Corrupt corporate media outlets are using their influence to profit off of mocking unvaccinated people who have died after contracting COVID-19.
For weeks, Democrats and the corporate media have documented the rise in COVID-19 cases and the deaths that result from them. While newly released data from the Centers for Disease Control indicates 99.5 percent of people who died from the virus in the last six months did not receive the vaccine, corporate media is using their deaths to mock them and push an agenda.
Just this weekend, the Associated Press sent out a wire featuring a story about “a man who mocked Covid-19 vaccinations [that] died this week at a Los Angeles-area hospital after contracting the virus.” In the article, republished by various corporate media outlets, the author noted that 34-year-old Stephen Harmon posted various anti-COVID vaccine statements on social media before he died from pneumonia
“’I got 99 problems but a vax ain’t one,’ he said in a tweet last month,” the article stated.
Harmon made it clear on his social media that he wasn’t so much “anti-vax” as much as he was “pro information” but that didn’t stop the media from highlighting his statements as mocking of vaccines.
“I’m not against it, i’m just not in a rush to get it,” he wrote in an Instagram post in early July. “Ironically, as I continue to lay here … in my covid ward isolation room fighting off the virus and pneumonia.”
“Man who made fun of vaccination efforts on social media dies of Covid” one NBC News headline published last week stated.
A man who mocked Covid-19 vaccinations on social media has died at a Los Angeles-area hospital after contracting the virus.
“I got 99 problems but a vax ain't one," he wrote in a tweet last month. https://t.co/aviDHiH2fV
— NBC News (@NBCNews) July 24, 2021
Daily Beast also boosted the story but added in the fact that Harmon was a “congregant of Hillsong Church and graduate of Hillsong College.”
Stephen Harmon, a 34-year-old congregant of Hillsong Church and graduate of Hillsong College, who tweeted, "I got 99 problems but a vax ain't one,” died Wednesday after a month-long bout with the coronavirus https://t.co/XXUFJSVFFy
— The Daily Beast (@thedailybeast) July 23, 2021
When Hillsong founder and global senior pastor Brian Houston said that despite Harmon’s death he believes that vaccines are a “personal decision” the media erupted in a frenzy and ran headlines implicating him for his comments.
In his tribute to Harmon, Houston urged his congregants and others to “follow the guidance of their doctors” and even admitted that “many of our staff, leadership and congregation have already received the Covid-19 vaccine.” But that didn’t stop corporate media outlets such as CNN, Insider, The Independent, and Yahoo from overlooking the positive qualities of Harmon’s life to highlight the pastor’s emphasis on personal choice.
It’s not just the media who are shaming unvaccinated patients who die of COVID. Dr.

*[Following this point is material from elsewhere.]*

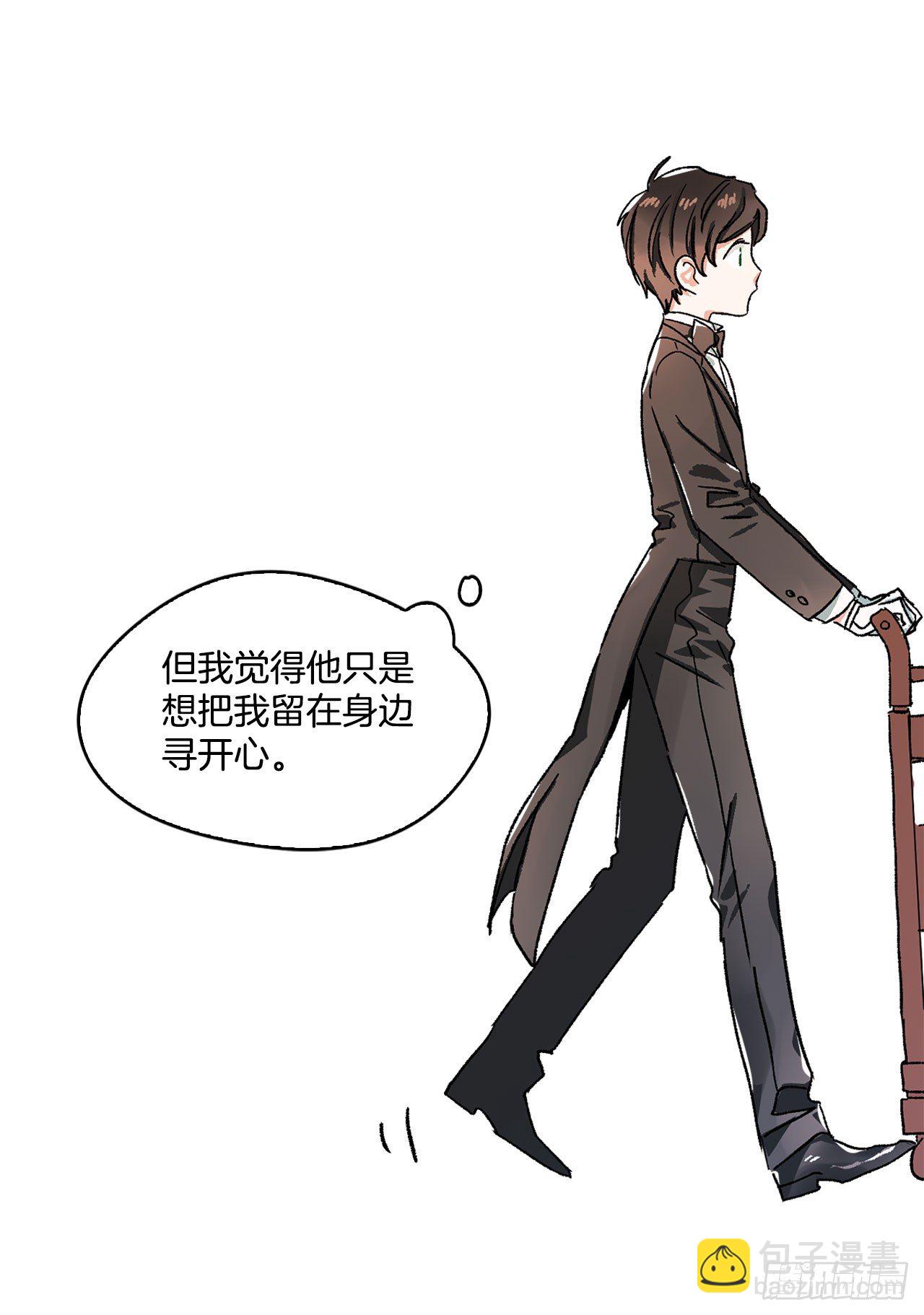 1.主人起床了-第2话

Oren Friedman, a medical professional working with COVID-19 patients in Los Angeles’ Cedars-Sinai Medical Center called Harmon’s death “unbelievably demoralizing.” Just last week, corporate media amplified a similar story about an Alabama doctor who admitted that she did not want to feel bad for her unvaccinated patients who were struggling to recover from the virus.
“You kind of go into it thinking, ‘Okay, I’m not going to feel bad for this person, because they make their own choice,’” Dr. Brytney Cobia told Alabama.com.

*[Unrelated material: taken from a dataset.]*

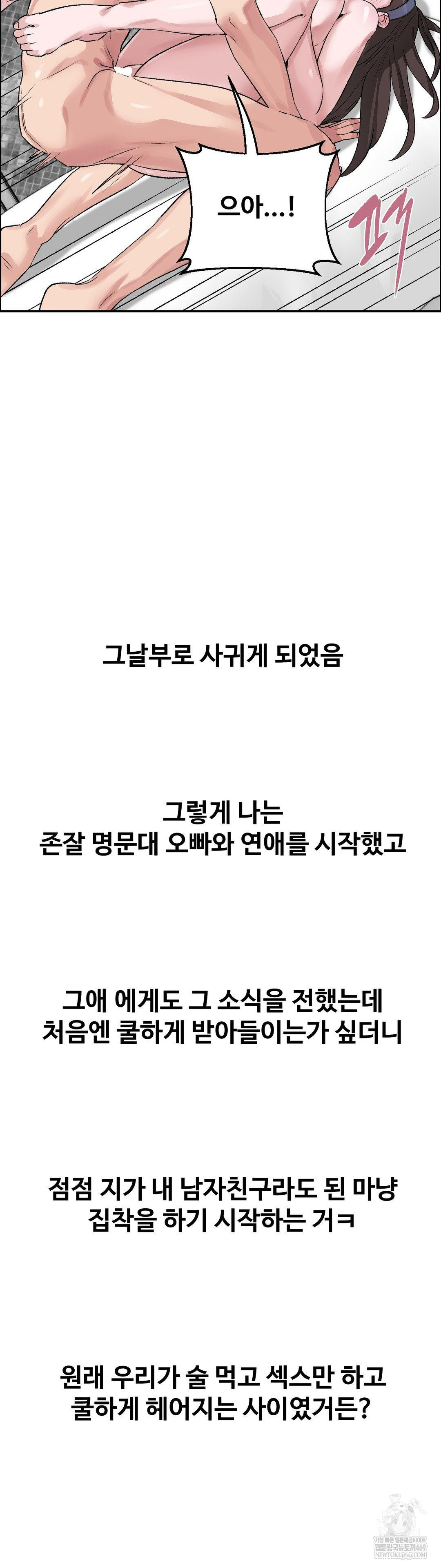 Why is This True? Raw - Chapter 55 [photo 29] - MangaPorn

Cobia concedes that once she sees the patient, her perspective changes but that doesn’t stop her from telling them that “it’s too late” and blaming misinformation for their death.

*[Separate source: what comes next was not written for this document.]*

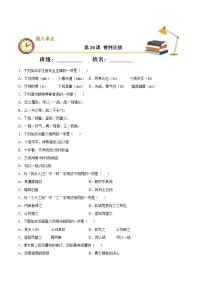 初中语文人教部编版九年级下册20 曹刿论战精品课后练习题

“…They’re still just a person that thinks that they made the best decision that they could with the information that they have, and all the misinformation that’s out there,” she said.
Once her patient passes away, Cobia said she “hug[s] their family members and I tell them the best way to honor their loved one is to go get vaccinated and encourage everyone they know to do the same.”
“They cry. And they tell me they didn’t know. They thought it was a hoax. They thought it was political. They thought because they had a certain blood type or a certain skin color they wouldn’t get as sick. They thought it was ‘just the flu’. But they were wrong. And they wish they could go back. But they can’t. So they thank me and they go get the vaccine. And I go back to my office, write their death note, and say a small prayer that this loss will save more lives,” Cobia said.
Cobia’s story shows how some health care workers, who take an oath to offer care and healing to people regardless of their opinions, are becoming increasingly judgemental of people who disagree with them on experimental, non-FDA-approved vaccines. Furthermore, Cobia’s story raises questions about the corrupt media’s willingness to boost exaggerated stories that simply represent their agenda.
CNN made that mistake last year when the outlet aired an interview with a South Dakota emergency room nurse who claimed that patients dying of COVID-19 in “overrun” hospitals in her area are spending their last moments in denial that they have the virus. Reporting later showed, however, that the viral interview was grossly misleading after the medical center where the nurse reportedly worked only had six total COVID-19 deaths, the county housing the medical center had only seen 22 deaths, and the county had only seen one death.